Nothing in my previous life had any value; the reality was my need for the one
person who occupied my thoughts morning to night and stepped into my dreams. When,
in the course of my duties, I read love poetry aloud to my students, tears ran
down my cheeks and they told each other: ‘Here is an Englishman with a heart. We
thought all Englishmen were cold as ice!’
These students, particularly a small senior
group of five or six, were also a refuge. I might hate Egypt for being 8,000 miles from where I wanted to be, but I loved these young Egyptians. I
rejoiced in their warmth, openness and the trust they placed in me to teach
them what they needed to know; and soon I began to love their faith, for these
young people were good Muslims. I had no more doubts. If I ever found it
possible to commit myself to a religion - to imprison myself in a religion -
this could only be Islam. But not yet! I thought of St. Augustine’s prayer: ‘Lord,
make me chaste, but not yet’, knowing that throughout the ages other young men,
thinking that they had an ocean of time before them, had prayed for chastity or
piety or a better way of life, but with the same reservation; and many had been
taken by death in this same state.
All things being equal, I might never have
overcome my hesitations. Intending eventually to accept Islam, I might have postponed
the decisive act year after year and still been saying ‘Not yet!’ when age
crept up me. But all things were not equal. The longing for Jamaica and for that person grew instead of diminishing as the months passed, as though feeding upon
itself. I awoke one morning to the realization that only lack of money
prevented me from returning to the Island. I made enquiries and found that, if
I traveled on the deck of a steamer, I could make the journey for £70. I was
sure I could save this sum by the end of the university term, and my life was
at once transformed. Knowing that escape was close, I could even begin to
enjoy Cairo. But one question now demanded a firm answer, and the answer could
no longer be postponed. The opportunity to enter Islam might never come again.

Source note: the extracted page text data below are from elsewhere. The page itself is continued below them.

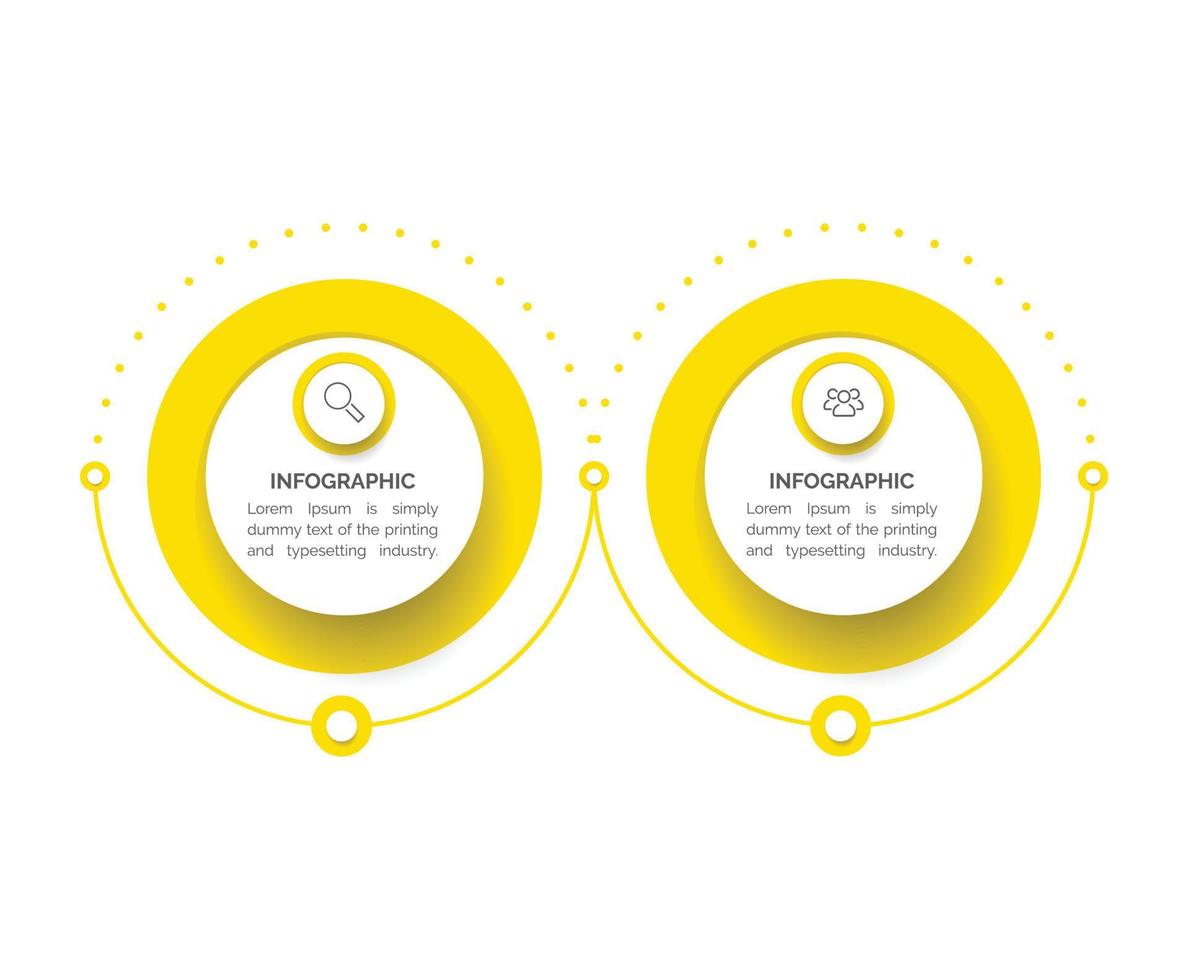 INFOGRAPHIC
Lorem Ipsum is simply dummy text of the printing and typesetting industry.

INFOGRAPHIC
Lorem Ipsum is simply dummy text of the printing and typesetting industry.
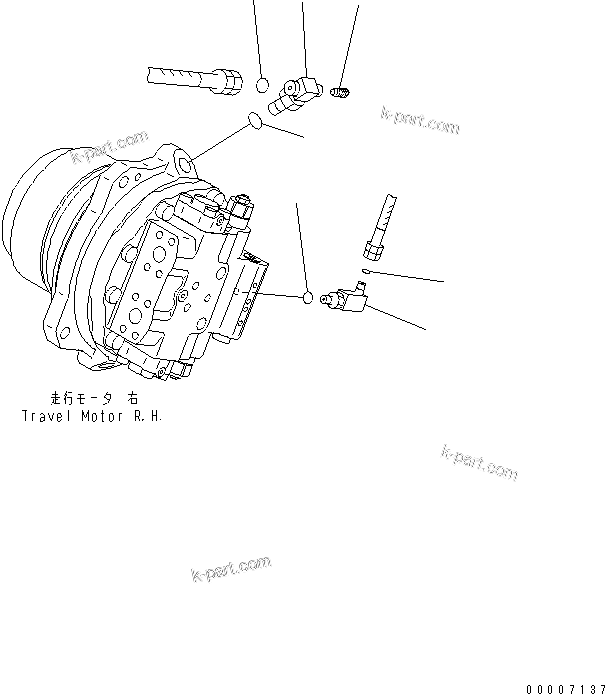 k-part.com

k-part.com

走行モータ 右
Travel Motor R.H.

k-part.com

k-part.com

00007137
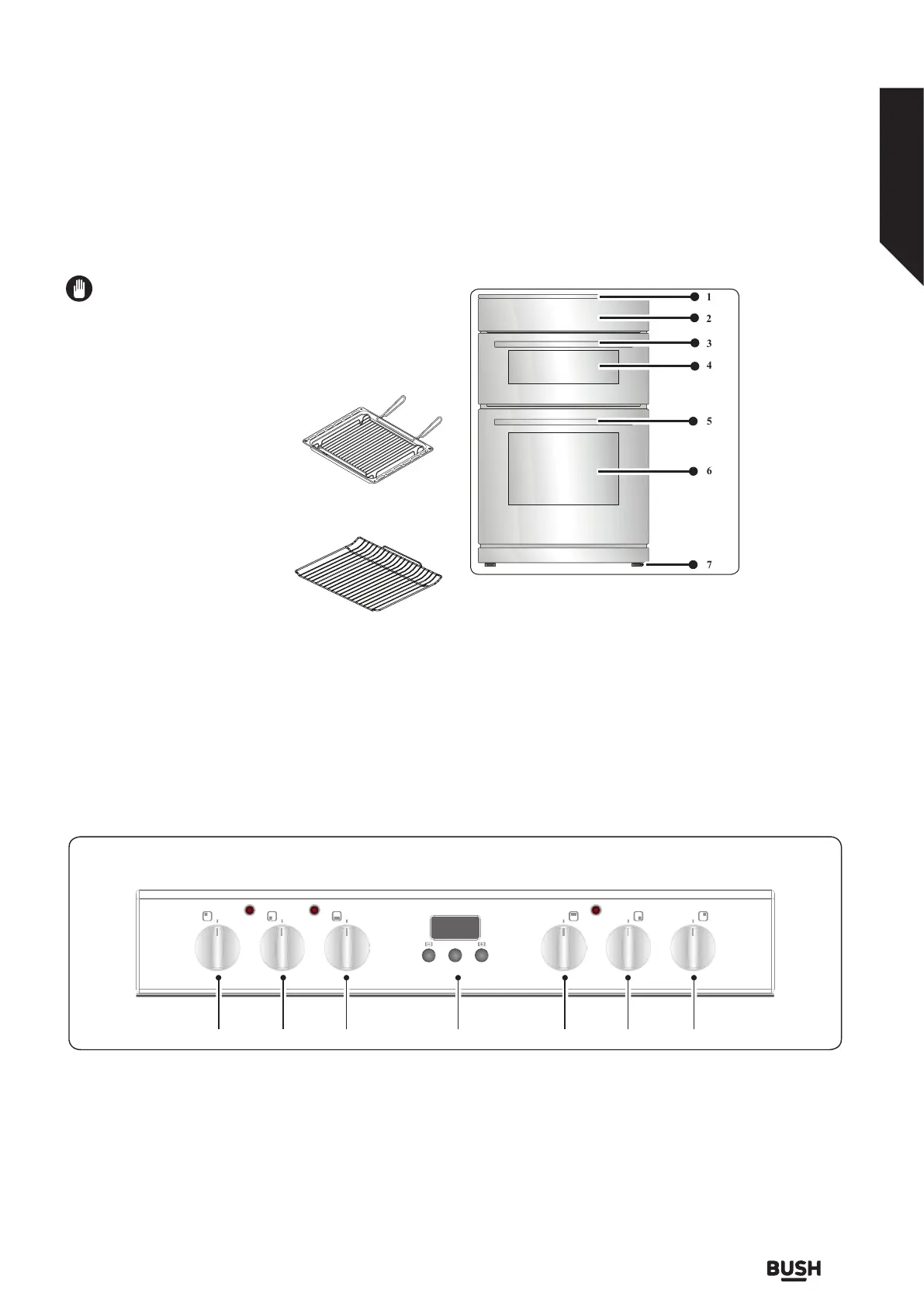 1
2
3
4
5
6
7

BUSH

Before me was an open door. I thought that, if I did not walk through it, that
door might close forever. Yet I knew what kind of life I would be living in Jamaica and doubted whether I would have the strength of character to live as a Muslim in
that environment.
I made a decision that must, with good reason,
seem shocking to most people, and not only to my fellow Muslims. I decided-as
I put it to myself -to ‘sow a seed’ in my heart, to accept Islam at once in the
hope that the seed would one day germinate and grow into a healthy plant. I
will offer no excuses for this, and I would blame no one for accusing me of
insincerity and a false intention. But it is possible that they may be
underestimating God’s readiness to forgive human weakness and His power to
bring forth plant and fruit from a seed sown in barren ground. In any case, I
was under a kind of compulsion and knew what I had to do. I went to Martin
Lings, poured out my story and asked him to give me the Shahadah, in other
words to accept my Testimony of Faith. Although hesitant at first, he did so.
Full of fear and yet joyful, I prayed for the first time in my life. Next day,
for this was Ramadan, I fasted, something that I could never have imagined myself
doing. Soon afterwards I told my senior students the news and their delight
was like a warm embrace. I had thought previously that I was close to them,
but now I understood that there had always been a barrier between us. Now the
barrier was down, and I was accepted as their brother. In the six weeks that
remained before my secret departure (I had not told my Head of Department that
I was leaving) one of them came every day to teach me Quran. I looked at my
reflection in the mirror. The face was the same, but it masked a different
person. I was a Muslim! Still in a state of amazement I boarded ship in Alexandria and sailed away to an uncertain future.